Der Fenchel-Orangen-Salat vermag nicht ganz so zu begeistern. Die Fenchelknolle ist zwar schön fein geschnitten, die vier Orangenrondellen liegen ebenfalls ordentlich drapiert auf dem Teller. Aber die Kombination bleibt trotz Nachwürzen fad. Kommt dazu, dass das weisse Gemüse auf einem weissen Teller serviert wird, was den blassen Eindruck verstärkt. Ja, das Auge isst tatsächlich mit.

Fenchel-Orangensalat: ein bisschen blass, ein bisschen fad
Fenchel-Orangensalat: ein bisschen blass, ein bisschen fad

Was wir nicht vergessen dürfen, sind die überaus köstlichen Mini-Brötchen aus Pizzateig, die zu den Salaten serviert werden. Wie sagte doch mein Vater immer, wenn er sich bei einem besonders leckeren Essen kaum zu zügeln vermochte: «Da könnte ich mich reinlegen!»

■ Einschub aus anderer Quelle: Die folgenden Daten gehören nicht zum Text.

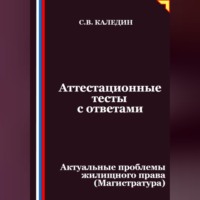 Сергей Каледин. Аттестационные тесты с ответами. Актуальные проблемы жилищного права (Магистратура)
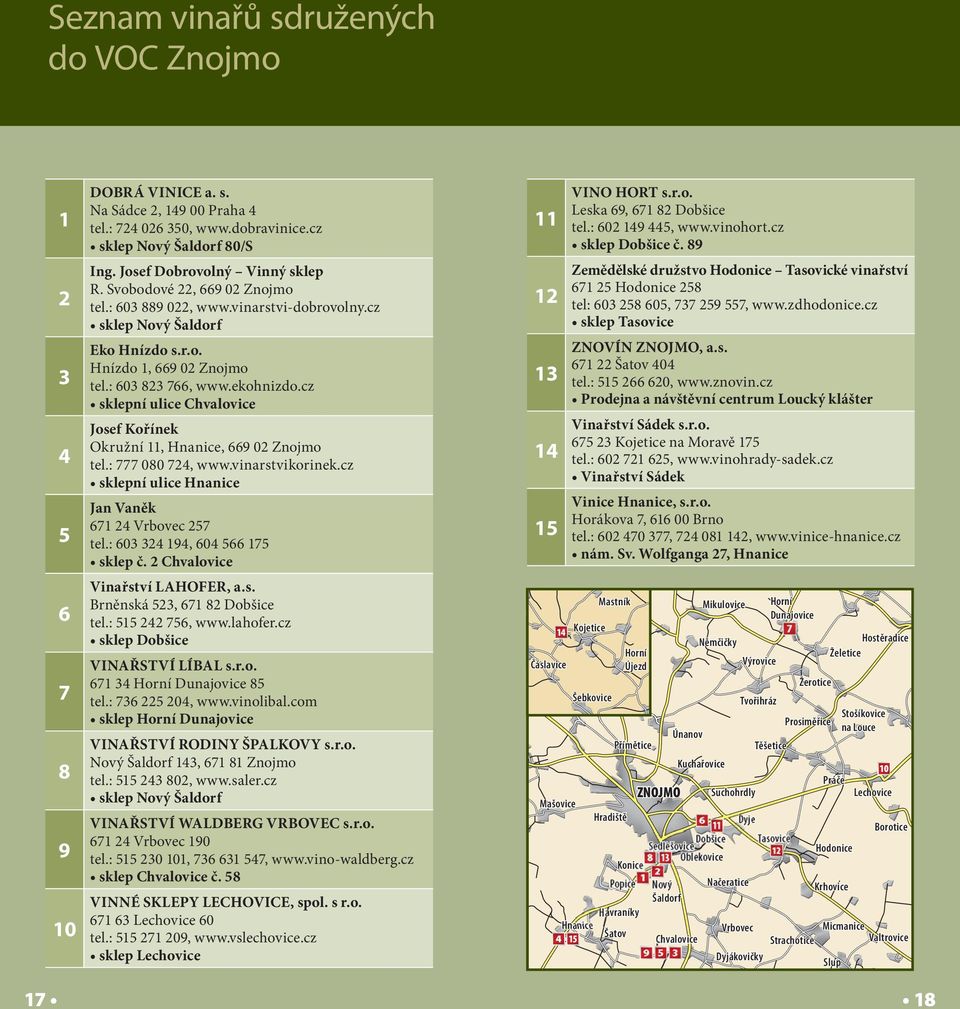 ekohnizdo.cz sklepní ulice Chvalovice Josef Kořínek Okružní 11, Hnanice, 669 02 Znojmo tel.: 777 080 724, www.vinarstvikorinek.cz sklepní ulice Hnanice Jan Vaněk 671 24 Vrbovec 257 tel.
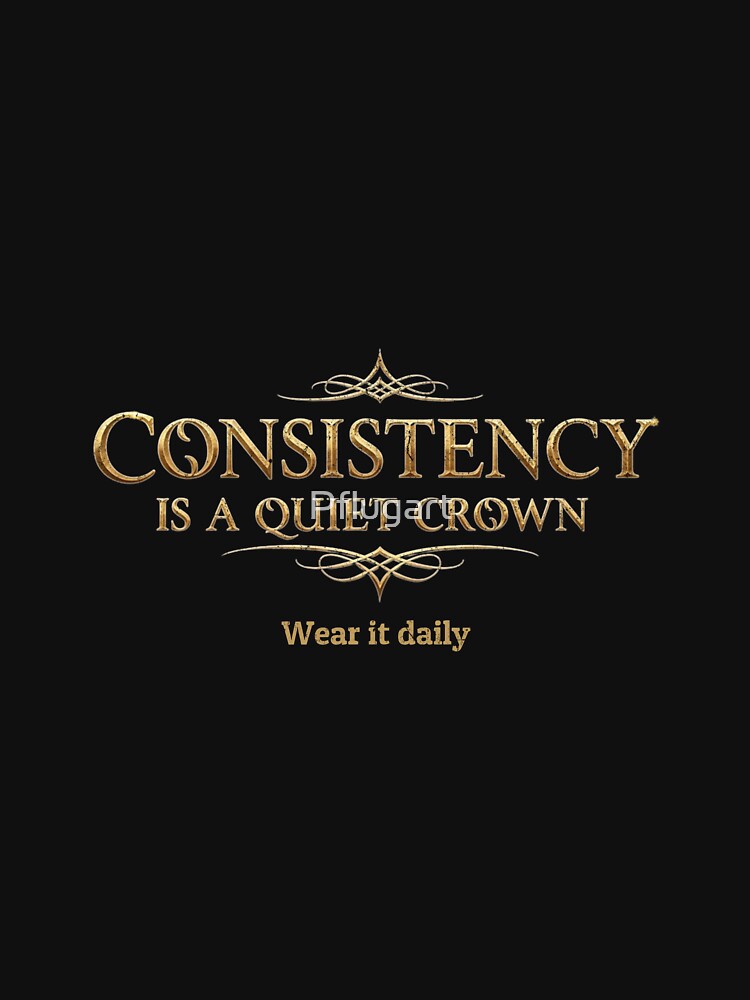 Consistency is a quiet crown. Wear it daily. by Pflugart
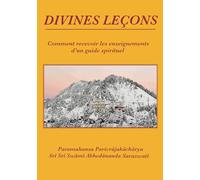 Divines Leçons: Comment recevoir les enseignements d'un guide spirituel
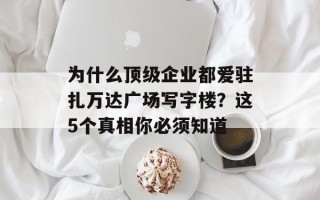 为什么顶级企业都爱驻扎万达广场写字楼？这5个真相你必须知道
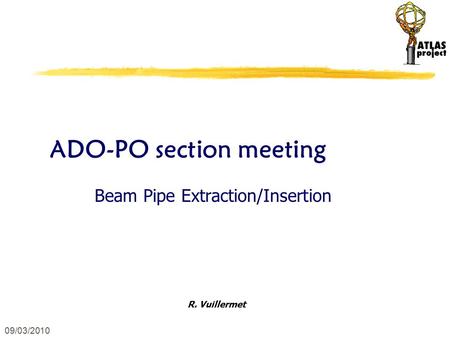 09/03/2010 ADO-PO section meeting Beam Pipe Extraction/Insertion R. Vuillermet.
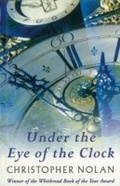 Cover: Under The Eye Of The Clock - Weidenfeld and Nicholson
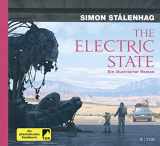 9783596703791-3596703794-The Electric State: Ein illustrierter Roman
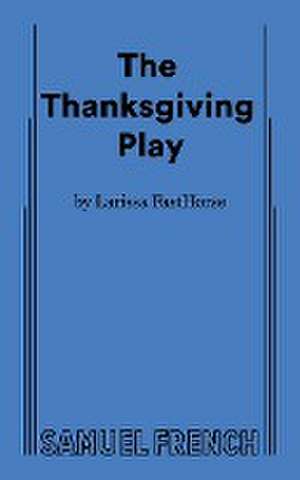 THE THANKSGIVING PLAY de Larissa Fasthorse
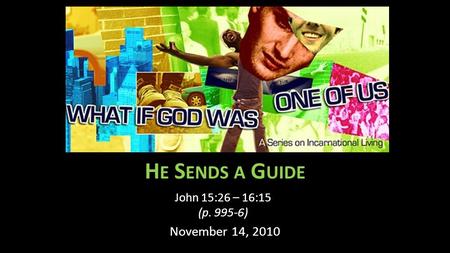 H E S ENDS A G UIDE John 15:26 – 16:15 (p. 995-6) November 14, 2010.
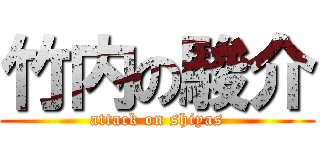 竹内の駿介 (attack on shiyas)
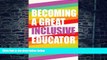 Big Deals  Becoming a Great Inclusive Educator (Disability Studies in Education)  Free Full Read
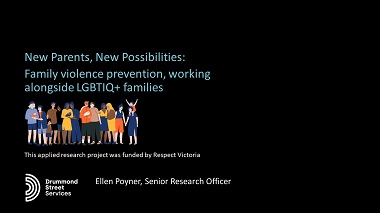 New parents, New possibilities: Family violence prevention, working alongside LGBTIQ+ parented families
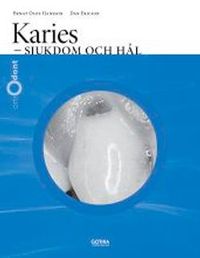 Karies : sjukdom och hål; Bengt Olof Hansson, Dan Ericson; 2008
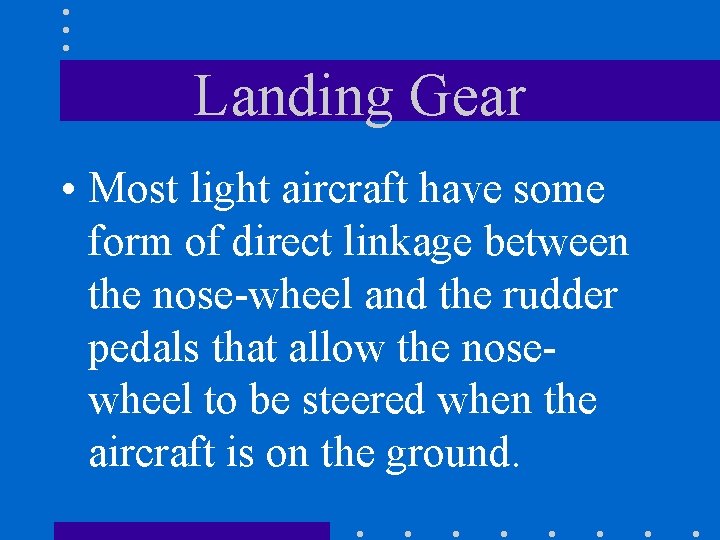 Landing Gear • Most light aircraft have some form of direct linkage between the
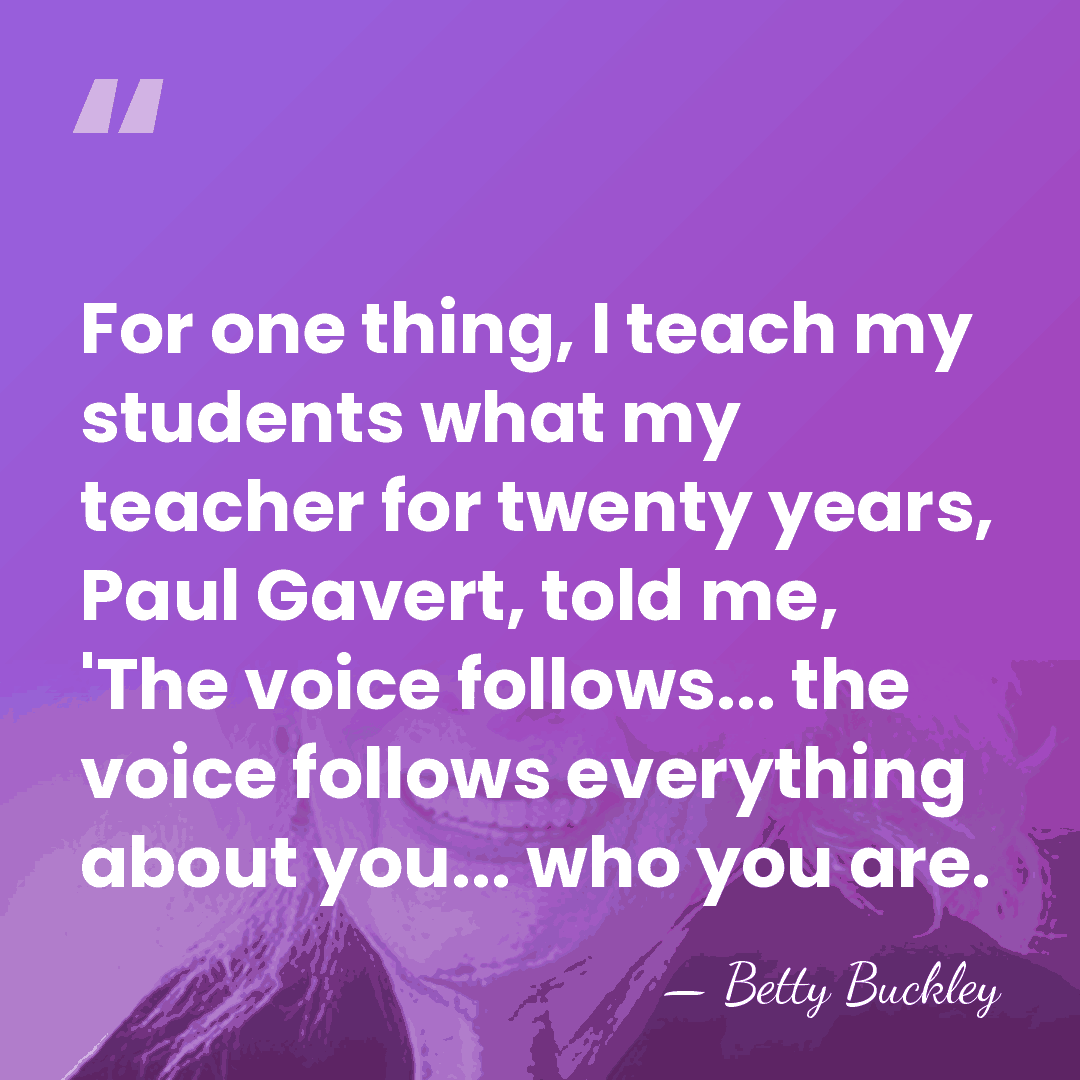 For one thing, I teach my students what my teacher for twenty&hellip; - Betty Buckley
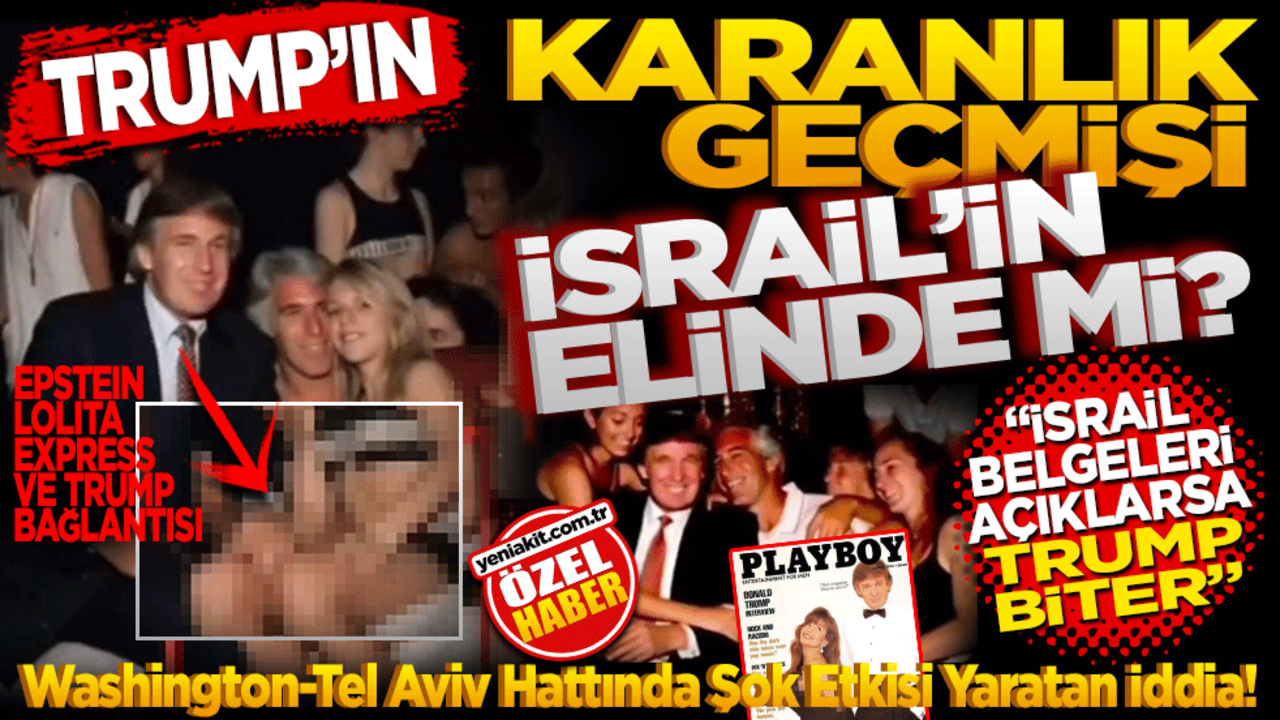 Trump’ın karanlık geçmişi İsrail’in elinde mi? Washington-Tel Aviv Hattında Şok Etkisi Yaratan İddia!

Zum Trinken wählen wir ein Glas Rosé, den Flower Power, der mit seinem fruchtigen Aroma perfekt zum Sommerabend passt. Mein Mann entscheidet sich für einen Roten, den Predappio Sangiovese, der allerdings so kalt serviert wird, dass er sein Glas zunächst eine Viertelstunde mit den Händen wärmen muss. Nachher mundet der Wein.

Der Kellner bleibt uns gegenüber reserviert. Als er noch zwei Gläser für das Mineralwasser nachreichen muss, landen die mit einem Knall auf unserem Tisch.

Wir konzentrieren uns lieber auf unsere Hauptspeisen: Meine Dorade ist gut. Fein ergänzt mit ein paar Kräutern und ein paar Tropfen Olivenöl, dazu die schön gegrillte Auswahl aus zweifarbigen Peperoni, Zucchetti und Auberginen. Eine leichte Speise für einen Sommerabend.

Mediterrane Kochkunst: Dorade und Gemüse vom Grill
Mediterrane Kochkunst: Dorade und Gemüse vom Grill

Der Teller meines Mannes, auf dem vier Kalbsschnitzel liegen, bestückt mit etwas Rohschinken und frischem Salbei, besticht zunächst einmal durch die schiere Grösse der Portion. Dabei fällt auf, dass es die Küche auch etwas zu gut gemeint hat mit der Sauce, in der das Fleisch mit dem Schinken schier unterzugehen droht. Mein Mann hätte es lieber etwas weniger üppig und dafür knuspriger gehabt. Seine Pommes Frites sind jedoch prima.

Saltimbocca: das Fleisch ertrinkt in der Sauce und der Schinken gleich mit
Saltimbocca: das Fleisch ertrinkt in der Sauce und der Schinken gleich mit

Inzwischen hat sich eine sehr freundliche Kellnerin unseres Tischs angenommen, uns noch mehr Pizzabrötchen angeboten, was wir schweren Herzens ablehnen (die Pfunde!), und eine Decke, die wir mit Freude annehmen, weil es zusehends kühler wird.

Zum Dessert teilen wir uns ein Tiramisu: klassisch gut, hübsch dekoriert mit einigen Himbeeren und einer Physalis, leider ohne den Zusatzkick, den ein paar kräftige Tropfen Amaretto, Rum oder Grand Marnier der Süssspeise zu geben vermögen.

Tiramisu: hübsch klassisch, aber ohne Kick
Tiramisu: hübsch klassisch, aber ohne Kick

Wir zahlen knapp 170 Franken. Unsere grossen Erwartungen wurden nicht ganz erfüllt. Das nächste Mal werden wir es mit einer Pizza versuchen.